About this exercise:
Your copy should hold the lines below from the first through the one that contains "Guam Bottom Fishing", each retyped exactly, and no pictures.

Crawled caption data:
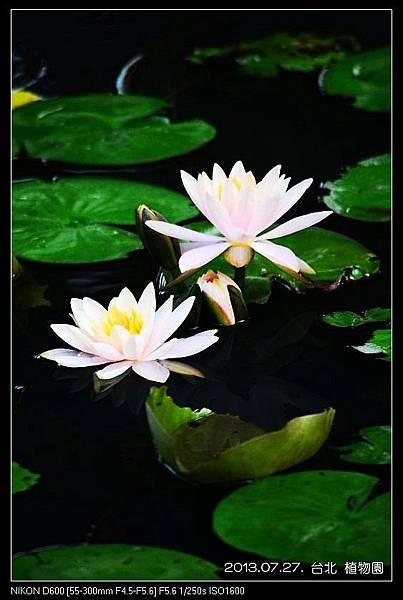 nEO_IMG_130727--Waterlily D600 122-800.jpg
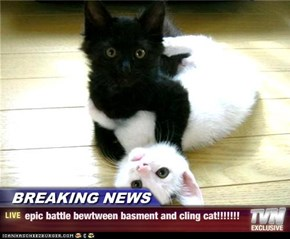 BREAKING NEWS - epic battle bewtween basment and cling cat!!!!!!!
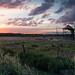 free-range sundown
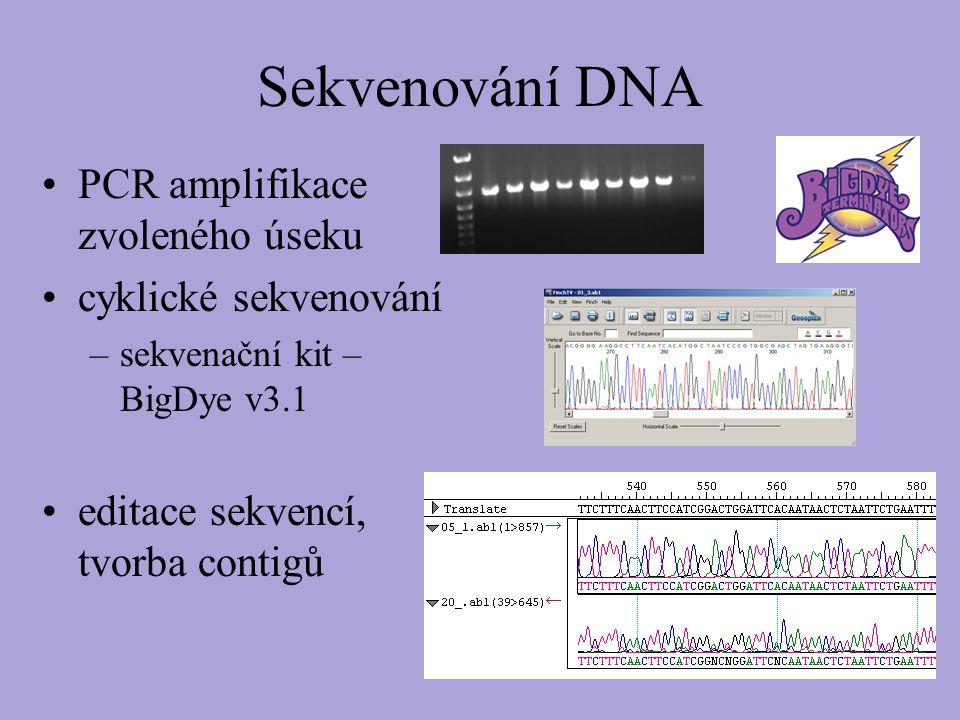 Sekvenování DNA PCR amplifikace zvoleného úseku cyklické sekvenování –sekvenační kit – BigDye v3.1 editace sekvencí, tvorba contigů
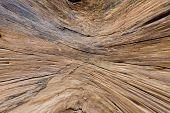 Inside Log Wood Texture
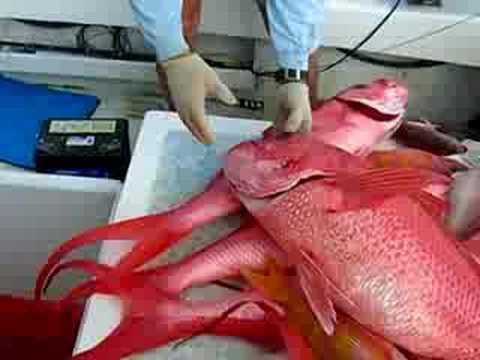 Guam Bottom Fishing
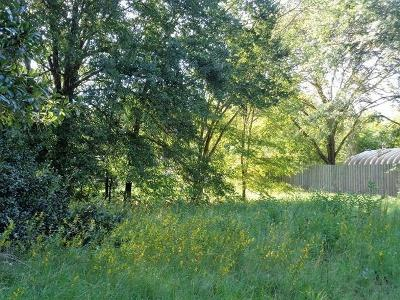 Residential Lots & Land For Sale: 00 Hiawatha Drive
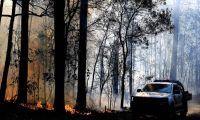 A bushfire, believed to have been sparked by a lightning strike that has ravaged an area of over 2,000 hectares in northern New South Wales state, burns in Port Macquarie on November 2, 2019. - Hundreds of koalas are feared to have burned to death in an out-of-control bushfire on Australia's east coast, wildlife authorities said October 30. (Photo by SAEED KHAN / AFP)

Answer area:
 nEO_IMG_130727--Waterlily D600 122-800.jpg
 BREAKING NEWS - epic battle bewtween basment and cling cat!!!!!!!
 free-range sundown
 Sekvenování DNA PCR amplifikace zvoleného úseku cyklické sekvenování –sekvenační kit – BigDye v3.1 editace sekvencí, tvorba contigů
 Inside Log Wood Texture
 Guam Bottom Fishing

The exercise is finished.